Céline. Derniers entretiens, avec Stanislas de la Tousche

Si Louis-Ferdinand Céline est un des plus grands auteurs du 20e siècle, par ailleurs connu comme un antisémite notoire, c’est parce qu’il a réussi à transposer le langage parlé à l’écrit, ce qu’avait en partie initié Ramuz et, dans un autre registre, Aragon. Les amateurs de Céline connaissent les entretiens radiophoniques ou télévisuels de l’écrivain (notamment avec Pierre Dumayet, Louis Pauwels et André Parinaud). Ce sont ces propos que donne à voir sur scène le comédien Stanislas de la Tousche, quasi-homonyme de Louis-Ferdinand Destouches, avec un mimétisme à la fois physique et verbal, en contrefaisant les mimiques du visage et les inflexions de voix.
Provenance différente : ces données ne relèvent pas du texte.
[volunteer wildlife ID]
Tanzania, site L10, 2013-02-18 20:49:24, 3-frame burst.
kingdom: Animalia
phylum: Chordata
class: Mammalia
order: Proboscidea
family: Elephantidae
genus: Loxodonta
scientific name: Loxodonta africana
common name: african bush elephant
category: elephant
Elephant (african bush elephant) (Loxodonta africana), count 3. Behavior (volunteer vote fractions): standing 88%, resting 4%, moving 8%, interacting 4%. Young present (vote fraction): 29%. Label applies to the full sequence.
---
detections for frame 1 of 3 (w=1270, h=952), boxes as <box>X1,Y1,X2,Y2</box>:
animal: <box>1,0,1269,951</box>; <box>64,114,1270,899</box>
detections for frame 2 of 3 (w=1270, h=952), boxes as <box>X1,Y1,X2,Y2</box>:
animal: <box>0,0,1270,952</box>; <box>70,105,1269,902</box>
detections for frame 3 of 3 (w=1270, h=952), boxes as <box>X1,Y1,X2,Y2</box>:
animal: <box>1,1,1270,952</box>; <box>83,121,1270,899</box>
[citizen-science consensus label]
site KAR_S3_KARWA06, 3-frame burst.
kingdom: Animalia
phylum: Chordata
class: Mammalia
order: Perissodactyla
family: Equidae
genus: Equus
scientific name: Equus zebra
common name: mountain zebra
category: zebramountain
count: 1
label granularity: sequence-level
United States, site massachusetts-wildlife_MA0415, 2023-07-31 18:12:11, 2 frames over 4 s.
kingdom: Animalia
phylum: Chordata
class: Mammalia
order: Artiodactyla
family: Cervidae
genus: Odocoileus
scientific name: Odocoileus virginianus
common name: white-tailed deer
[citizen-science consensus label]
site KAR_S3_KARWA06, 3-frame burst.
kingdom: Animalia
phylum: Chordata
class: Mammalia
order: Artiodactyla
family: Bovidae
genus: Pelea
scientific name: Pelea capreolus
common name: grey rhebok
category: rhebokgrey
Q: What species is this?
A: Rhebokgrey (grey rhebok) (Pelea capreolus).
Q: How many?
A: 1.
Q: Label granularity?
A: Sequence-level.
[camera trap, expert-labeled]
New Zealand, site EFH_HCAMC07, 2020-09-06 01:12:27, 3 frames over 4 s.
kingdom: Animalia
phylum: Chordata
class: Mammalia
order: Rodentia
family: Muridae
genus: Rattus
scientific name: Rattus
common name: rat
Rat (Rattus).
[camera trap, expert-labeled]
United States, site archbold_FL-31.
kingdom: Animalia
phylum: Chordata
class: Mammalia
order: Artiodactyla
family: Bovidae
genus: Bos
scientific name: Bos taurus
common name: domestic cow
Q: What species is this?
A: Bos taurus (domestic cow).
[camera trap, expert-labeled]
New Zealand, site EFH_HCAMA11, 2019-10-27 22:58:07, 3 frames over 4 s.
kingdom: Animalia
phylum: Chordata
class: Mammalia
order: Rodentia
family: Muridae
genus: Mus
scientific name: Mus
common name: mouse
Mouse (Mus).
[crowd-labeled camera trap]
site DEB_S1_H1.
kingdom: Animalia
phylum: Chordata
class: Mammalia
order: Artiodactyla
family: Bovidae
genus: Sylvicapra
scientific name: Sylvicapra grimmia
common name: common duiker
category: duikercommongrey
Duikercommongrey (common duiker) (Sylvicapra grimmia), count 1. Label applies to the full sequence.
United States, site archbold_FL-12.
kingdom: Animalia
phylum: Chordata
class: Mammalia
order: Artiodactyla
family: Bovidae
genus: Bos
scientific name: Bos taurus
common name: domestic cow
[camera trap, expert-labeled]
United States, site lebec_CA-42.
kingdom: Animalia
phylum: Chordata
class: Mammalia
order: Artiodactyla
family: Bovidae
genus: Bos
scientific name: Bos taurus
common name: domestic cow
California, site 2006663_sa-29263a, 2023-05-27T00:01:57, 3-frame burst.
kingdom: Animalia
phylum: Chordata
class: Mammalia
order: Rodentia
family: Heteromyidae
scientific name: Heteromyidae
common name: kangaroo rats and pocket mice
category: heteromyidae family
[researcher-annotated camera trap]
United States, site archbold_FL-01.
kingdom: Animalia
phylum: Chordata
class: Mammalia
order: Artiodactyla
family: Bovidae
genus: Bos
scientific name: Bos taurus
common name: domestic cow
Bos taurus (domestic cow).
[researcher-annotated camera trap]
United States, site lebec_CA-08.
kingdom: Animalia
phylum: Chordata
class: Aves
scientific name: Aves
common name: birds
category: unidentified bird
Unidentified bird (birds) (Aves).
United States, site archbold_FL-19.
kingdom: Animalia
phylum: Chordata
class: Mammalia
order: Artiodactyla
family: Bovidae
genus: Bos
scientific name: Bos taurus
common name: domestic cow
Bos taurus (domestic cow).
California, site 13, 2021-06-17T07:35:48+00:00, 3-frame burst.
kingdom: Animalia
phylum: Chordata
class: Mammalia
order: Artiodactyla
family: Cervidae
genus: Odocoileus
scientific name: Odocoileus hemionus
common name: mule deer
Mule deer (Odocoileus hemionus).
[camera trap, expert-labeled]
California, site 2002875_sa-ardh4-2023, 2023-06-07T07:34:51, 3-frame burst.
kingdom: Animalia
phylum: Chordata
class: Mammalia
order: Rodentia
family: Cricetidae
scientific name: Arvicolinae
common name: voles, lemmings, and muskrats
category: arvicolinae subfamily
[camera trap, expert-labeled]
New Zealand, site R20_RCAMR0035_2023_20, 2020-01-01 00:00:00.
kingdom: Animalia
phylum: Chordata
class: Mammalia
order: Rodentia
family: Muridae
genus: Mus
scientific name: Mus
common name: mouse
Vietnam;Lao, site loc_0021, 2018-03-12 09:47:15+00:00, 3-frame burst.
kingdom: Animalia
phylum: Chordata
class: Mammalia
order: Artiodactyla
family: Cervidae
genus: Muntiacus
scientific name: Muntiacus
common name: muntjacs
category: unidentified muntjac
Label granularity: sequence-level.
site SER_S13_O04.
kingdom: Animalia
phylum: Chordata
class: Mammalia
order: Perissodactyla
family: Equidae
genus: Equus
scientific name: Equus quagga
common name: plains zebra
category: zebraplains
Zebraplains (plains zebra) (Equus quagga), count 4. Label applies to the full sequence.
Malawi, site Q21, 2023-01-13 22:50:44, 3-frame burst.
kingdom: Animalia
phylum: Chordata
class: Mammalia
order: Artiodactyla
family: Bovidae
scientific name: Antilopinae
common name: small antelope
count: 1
Le comédien n’en est pas à son coup d’essai. Avec son metteur en scène Géraud Bénech, il a entamé un cycle célinien en 2011 dans un seul-en-scène intitulé Y en a que ça emmerde ? La scène reconstitue l’environnement du vieil auteur un peu clochardisé, dans la salle à manger de sa baraque sur les hauteurs de Meudon. La bande-son nous y transporte, avec sifflements d’oiseau, aboiements, miaulements, tic-tac de l’horloge et grincements réels de la chaise du comédien, si proche du public dans la petite salle du Poche Montparnasse.

Céline a d’abord eu l’ambition d’égaler son ami Eugène Dabit, l’auteur de L’Hôtel du Nord adapté à l’écran et Grand Prix du roman populiste en 1931. Né à Courbevoie, il grandit dans une boutique confinée du passage Choiseul, empreint d’une « misère digne » bien moins supportable que la « misère vautrée », des pâtes sans sauce à tous les repas pour ne pas imprégner les ouvrages de sa mère dentellière. De ses parents, il dit tenir une tare, un atavisme « nerveux détraqué ». Malgré la mauvaise foi et la paranoïa qui affleurent de loin en loin, le péril jaune que font courir les Chinois à la race blanche et la victimisation de sa condition après l’Occupation, voici une série d’envolées qui font mouche. On pourrait adresser à Céline ses considérations sur la Bruyère et la Rochefoucaud : « ces phrases brèves, ces bouffées d’étoiles », tandis que la Sévigné fait selon lui entendre « un tremblement de velours », bref, « le piano du trou du cul ».

Voilà donc le « branleur de virgules » à son bureau qu’il qualifie d’établi. Celui qui révère Poussin et La Fontaine déclare le style de ses contemporains insignifiant, au hasard Montherlant ou Giono, lui qui ne garde que 800 ou 1000 pages quand il en écrit 80 000. Le style qui l’intéresse c’est celui de Ramuz, Paul Morand ou Barbusse, les autres sont à ses yeux des jean-foutres jésuitiques et efféminés. D’ailleurs, s’il reconnaît un style à Proust, il insiste surtout sur son rôle dans l’acceptation sociale de l’homosexualité (« plus de 300 pages pour vous faire comprendre que Tutur encule Tatave » !). Au passage, dit-il, chaque classe socio-professionnelle compte « vingt pourcents de pédérastes ».  Mais l’essentiel n’est pas là… C’est, pour l’écrivain, de mettre sa peau sur la table, sachant que seul l’instinct de conservation dicte les chefs d’œuvre.